The fact remains that the UP system offers the widest range of degree programs among educational institutions in the Philippines. The ones I named at the beginning of this article are only a few of those unique degree programs which I am aware of. The Diliman campus alone has 66 degree programs. The College of Music has one of the most exciting diversity of programs, with certificate and diploma courses, besides BA, MA and PhD programs, for everything from composition to music education, from voice to dance, as well as specializations for particular music instruments.

But there’s more to UP than unique subjects and degree programs. UP was founded on principles of liberal education, which means students are not restricted by any religious or secular ideology. This means that even for courses which are not unique to UP, our faculty and students have more freedom to debate, more room to explore and to innovate than in other private and government educational institutions.

To give one example, UP Manila administers a School of Health Sciences in three campuses (Leyte, Aurora and South Cotabato), which offers a ladderized system of medical education where students can first get a degree in midwifery, return to serve their community for some time, then go back to get a degree in nursing. Eventually, they get their medical degree.

This semester the board of regents approved a master’s program in medical anthropology, the first of its kind not just in the Philippines but in the region and which will help to make our health care system and providers become more culturally sensitive, from understanding illnesses like bangungot to the management of the little armies that accompany a patient as “bisita” (visitors) and “bantay” (watchers).

National university

Look quickly again at the title of today’s column.  Even today, Filipinos sometimes think of UP as The State University, which is an archaic term because there are now many state universities and colleges. In 2008, a law was passed designating UP as the national university.

I felt that was long overdue. Our neighboring countries all have their national universities, which are given preferential treatment by governments. UP does get a subsidy from the national government but the budget has been shrinking each year, and is a long way off from what other national universities get in the region.

Yet expectations of UP continue to grow. Last year some 65,000 students took the UPCAT, of which only a fifth could be taken in. Over the weekend, 72,000 students trooped to UP campuses for the UPCAT.

Filipino parents slave away to get their children through private schools and review classes with the hope that they will make it to UP but they also need to pressure government to put more resources into our national university so that we can take care of their children’s needs, not just for academics but also around infrastructure and equipment, dorms, even recreation, food and wellness facilities.

Having said all this, I am going to let you in on a little secret. I was originally going to entitle my column “Aray, Kuya, Aray, Ate” as a way of joking about the painful irony of the timing of the two readers’ letters. Just the day before Gonzalo’s letter was published, I was trying to convince a retired physician and UP professor to support scholarships for medical students—not in UP but in the West Visayas State University in Iloilo. I have used my column in the past to appeal for more of such scholarships to WVSU.
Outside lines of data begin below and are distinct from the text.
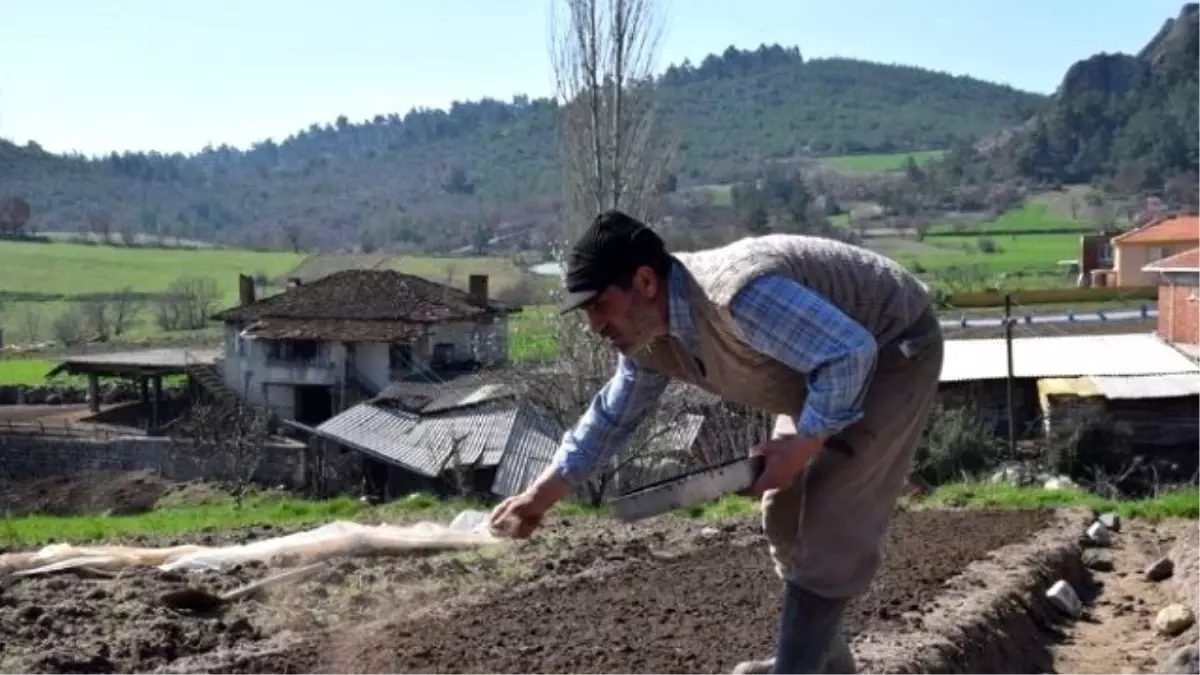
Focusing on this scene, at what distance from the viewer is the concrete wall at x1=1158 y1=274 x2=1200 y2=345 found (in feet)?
110

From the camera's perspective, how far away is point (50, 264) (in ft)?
289

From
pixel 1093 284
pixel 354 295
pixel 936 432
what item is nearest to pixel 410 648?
pixel 936 432

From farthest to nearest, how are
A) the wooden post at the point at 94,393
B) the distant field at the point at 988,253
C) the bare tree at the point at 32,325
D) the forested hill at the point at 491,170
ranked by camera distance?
the forested hill at the point at 491,170 → the bare tree at the point at 32,325 → the distant field at the point at 988,253 → the wooden post at the point at 94,393

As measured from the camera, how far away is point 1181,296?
34.2 meters

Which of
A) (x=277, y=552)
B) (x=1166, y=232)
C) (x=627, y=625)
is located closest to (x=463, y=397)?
(x=277, y=552)

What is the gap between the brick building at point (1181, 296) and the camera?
3328 centimetres

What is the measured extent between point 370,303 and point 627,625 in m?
41.2

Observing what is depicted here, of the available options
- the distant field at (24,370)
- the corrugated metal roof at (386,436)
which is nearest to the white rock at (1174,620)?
the corrugated metal roof at (386,436)

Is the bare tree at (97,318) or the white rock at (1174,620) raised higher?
the white rock at (1174,620)

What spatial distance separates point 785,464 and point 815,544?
2.16 ft

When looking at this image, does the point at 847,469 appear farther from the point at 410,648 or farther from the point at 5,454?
the point at 5,454

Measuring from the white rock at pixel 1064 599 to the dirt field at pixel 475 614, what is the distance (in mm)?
537

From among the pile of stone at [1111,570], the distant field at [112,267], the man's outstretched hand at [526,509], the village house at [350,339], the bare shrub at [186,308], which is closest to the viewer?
the man's outstretched hand at [526,509]

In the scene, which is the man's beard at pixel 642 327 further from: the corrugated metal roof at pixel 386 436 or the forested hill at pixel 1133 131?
the forested hill at pixel 1133 131
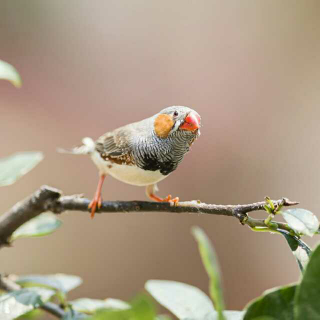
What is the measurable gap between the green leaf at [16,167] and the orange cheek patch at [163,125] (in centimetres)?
16

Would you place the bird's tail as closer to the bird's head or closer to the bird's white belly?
the bird's white belly

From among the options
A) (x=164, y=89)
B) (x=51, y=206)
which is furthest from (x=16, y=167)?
(x=164, y=89)

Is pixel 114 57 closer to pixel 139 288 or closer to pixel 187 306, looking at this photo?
pixel 139 288

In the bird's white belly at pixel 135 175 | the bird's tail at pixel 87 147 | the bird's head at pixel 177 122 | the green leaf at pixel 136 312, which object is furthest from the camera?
the bird's tail at pixel 87 147

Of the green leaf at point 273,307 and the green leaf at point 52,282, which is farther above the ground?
the green leaf at point 273,307

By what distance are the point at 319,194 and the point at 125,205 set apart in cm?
134

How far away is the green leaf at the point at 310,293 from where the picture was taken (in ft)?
0.89

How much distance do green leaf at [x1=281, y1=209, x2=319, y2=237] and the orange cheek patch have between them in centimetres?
19

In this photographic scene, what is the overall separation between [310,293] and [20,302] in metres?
0.33

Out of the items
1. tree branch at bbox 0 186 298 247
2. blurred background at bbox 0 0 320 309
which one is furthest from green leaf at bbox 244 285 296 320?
blurred background at bbox 0 0 320 309

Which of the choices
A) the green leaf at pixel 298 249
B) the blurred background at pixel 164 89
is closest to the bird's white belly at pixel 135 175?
the green leaf at pixel 298 249

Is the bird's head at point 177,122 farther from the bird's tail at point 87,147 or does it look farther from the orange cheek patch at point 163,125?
the bird's tail at point 87,147

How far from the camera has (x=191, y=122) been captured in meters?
0.45

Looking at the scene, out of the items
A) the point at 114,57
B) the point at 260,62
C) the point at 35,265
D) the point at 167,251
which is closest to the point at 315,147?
the point at 260,62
Last Monday, the Inquirer published Lagare’s letter which refuted Gonzalo’s argument about UP and corrupt graduates (Salamat, Jordeene!)  but which still reiterated, albeit gently, that I was too “UP-centric.”  Aray again because just the previous weekend, I had to shell out not a small amount of money for transportation expenses of three of my family’s scholars who are taking their National Service Training Program. These three scholars are not studying at UP but at the Polytechnic University of the Philippines, Lagare’s alma mater.

I don’t want to give the number of scholars my family supports, but here’s what I can divulge: the ratio of UP to non-UP students is 1 to 5, with most of the non-UP scholars enrolled in other state universities. I know I am courting the wrath of my UP colleagues for discriminating against UP, so let me explain, in my next column, why I am doing this.